Infrastructure is all around us, it allows us to subsist. It’s easy to take for granted, too. Infrastructure is embedded in our lives: the roads we drive, the pipes that deliver us water, the airports we travel through. Turns out, the state of American infrastructure is in constant flux (sometimes dramatically so) and always a point of spirited debate. That debate becomes particularly interesting when infrastructure is compared state to state.

American Infrastructure Infographic

For this analysis, we defined infrastructure as the physical and organizational structures that support the operation of a society. That definition is fundamentally and necessarily broad because the infrastructure has a wide footprint. As of 2013, 14.5 million workers—11 percent of the U.S. workforce—called themselves employees of infrastructure.

On the one hand, that’s a lot of people. On the other, it’s small—considering how much help our infrastructure actually needs. Take our surface transportation systems, for example. As of 2015, deficiencies in American transportation infrastructure cost households and businesses nearly $147 billion a year. And $36 billion of that comprises—no surprise—travel delays. According to U.S. Transportation Secretary Anthony Foxx, each year Americans spend a combined 600,000 years stuck in traffic. Talk about road rage.

Is there anything to be done? Well, generally, when a state invests a lot of money in its infrastructure, the federal government does too. And more money for infrastructure, logically, leads to improvements.

The states that invest the most in infrastructure include Texas, Florida, Ohio, Illinois, California, and New York. Still, likely due to their population size, cities in these states—Chicago, New York, Miami, San Francisco, and LA—remain some of the most congested in the country.

The states that spend the least? Hawaii, New Hampshire, Maine, Vermont, Delaware, Wyoming, North Dakota, and Rhode Island are all at the bottom of the spending spectrum. And yet, in terms of traffic, only Hawaii—with Honolulu—finds itself a victim of truly heinous traffic congestion.

So what about when states are ranked differently—say, by infrastructure spending per capita, to reflect fluctuations in population? We calculated infrastructure spending per capita—from the states themselves, and from the federal government—and tracked the results. States like Texas, Utah, Ohio, and California spend a lot on infrastructure themselves but do not receive commensurate funding from the federal government.

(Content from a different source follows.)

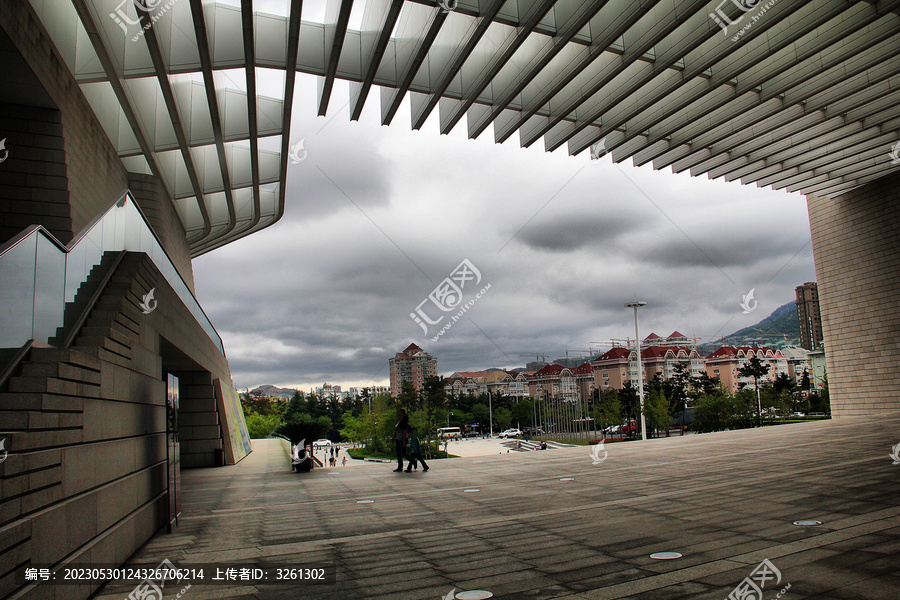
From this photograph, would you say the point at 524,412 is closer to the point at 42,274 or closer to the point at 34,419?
the point at 42,274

Conversely, states like Georgia, Missouri, New Jersey, and Rhode Island have the opposite problem: They receive, relative to other states, plenty of federal infrastructure funding, but do not dole out state funding for infrastructure to the same degree.

With many states struggling with funding discrepancies, the future of infrastructure may be faulty. According to experts, if the current infrastructure investment gap—what is invested vs. what needs to be invested—is not closed, the US economy will lose nearly $4 trillion in GDP by 2025.